• **ACTIONS TO TAKE**:
(1) Transcribe the General Tso essay word for word, starting with "Now to be sure, the" and going on through "of my youth.".
(2) Write the next part of the General Tso essay, picking up right after its final sentence.

• **EXTRACTED TEXT**:
------------------------
In Search of General Tso

Why can’t I get any decent Chinese food where I live anymore?

Really, am I asking for so much? Is it really that hard?

Now to be sure, the folks I deal with in the Chinese places in my neighborhood are all very polite and they seem to be quite hard working. I feel really awful dumping on them this way. However I just can’t stand it anymore. The food just isn’t really all that good, at least not as good as the Chinese food of my youth.

(And at this point I have to stop and give another clarification: I’m not talking about Chinese-Chinese food like actual Chinese folks eat in China or even Chinatowns around the world. I’m talking about Chinese-American, not Chop Suey, no, not quite that Westernized but rather Kung Po this and whatever-meat-with garlic sauce that and the one dish that is driving me to write this, a hoary classic that probably exists nowhere in Szechuan province: General Tso’s Chicken).
------------------------
• **THE DATA**:
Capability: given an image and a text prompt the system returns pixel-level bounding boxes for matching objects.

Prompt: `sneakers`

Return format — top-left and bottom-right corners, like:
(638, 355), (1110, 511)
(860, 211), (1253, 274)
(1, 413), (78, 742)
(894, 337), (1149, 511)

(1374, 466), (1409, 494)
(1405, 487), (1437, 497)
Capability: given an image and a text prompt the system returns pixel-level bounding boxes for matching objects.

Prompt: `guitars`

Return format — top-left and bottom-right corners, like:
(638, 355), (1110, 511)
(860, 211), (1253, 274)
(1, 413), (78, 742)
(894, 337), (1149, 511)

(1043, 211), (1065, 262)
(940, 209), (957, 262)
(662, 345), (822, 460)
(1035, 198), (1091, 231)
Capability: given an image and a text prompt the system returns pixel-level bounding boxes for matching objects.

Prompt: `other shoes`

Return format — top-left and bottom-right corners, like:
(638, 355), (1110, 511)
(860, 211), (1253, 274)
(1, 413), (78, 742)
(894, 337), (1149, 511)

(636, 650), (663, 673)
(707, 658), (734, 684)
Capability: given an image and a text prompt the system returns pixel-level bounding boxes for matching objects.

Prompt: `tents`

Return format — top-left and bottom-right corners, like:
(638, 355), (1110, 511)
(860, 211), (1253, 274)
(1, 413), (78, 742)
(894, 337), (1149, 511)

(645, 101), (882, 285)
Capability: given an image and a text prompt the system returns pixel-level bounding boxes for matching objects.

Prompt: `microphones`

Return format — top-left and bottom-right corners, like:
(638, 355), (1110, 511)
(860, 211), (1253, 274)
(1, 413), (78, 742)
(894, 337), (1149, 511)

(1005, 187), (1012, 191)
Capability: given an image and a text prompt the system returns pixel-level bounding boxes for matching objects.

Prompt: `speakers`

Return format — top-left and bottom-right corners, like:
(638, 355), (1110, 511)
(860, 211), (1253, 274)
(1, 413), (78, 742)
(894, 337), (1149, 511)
------------------------
• **RESPONSES IN ORDER**:
(1)
Now to be sure, the folks I deal with in the Chinese places in my neighborhood are all very polite and they seem to be quite hard working. I feel really awful dumping on them this way. However I just can’t stand it anymore. The food just isn’t really all that good, at least not as good as the Chinese food of my youth.

(2)
I did not always have the feelings I have now for General Tso’s Chicken. Growing up in my culinary-challenged childhood home Chinese food meant won ton soup (and incidentally the won ton soups I get from any of the takeout places in my neighborhood are generally good, though a proper Chinese takeout feast is not built on won ton soup alone), egg foo young, spare ribs, rice, and when dad had a little extra money to spend we would get wild and spring for the pu-pu platter although it was always more exciting to order that in the restaurant since they delivered it with a Sterno hidden in a faux-iron pot to char your already-cooked chicken-on-a-stick.

Yes, a pu-pu platter might be more Polynesian/tiki-cocktail type food but out in Staten Island it all blended together, kind of like the guy who opened a restaurant on my corner called Espana Royale but made half the menu Italian food. Ay, it’s all Yoorup, ain’t it?

Anyway….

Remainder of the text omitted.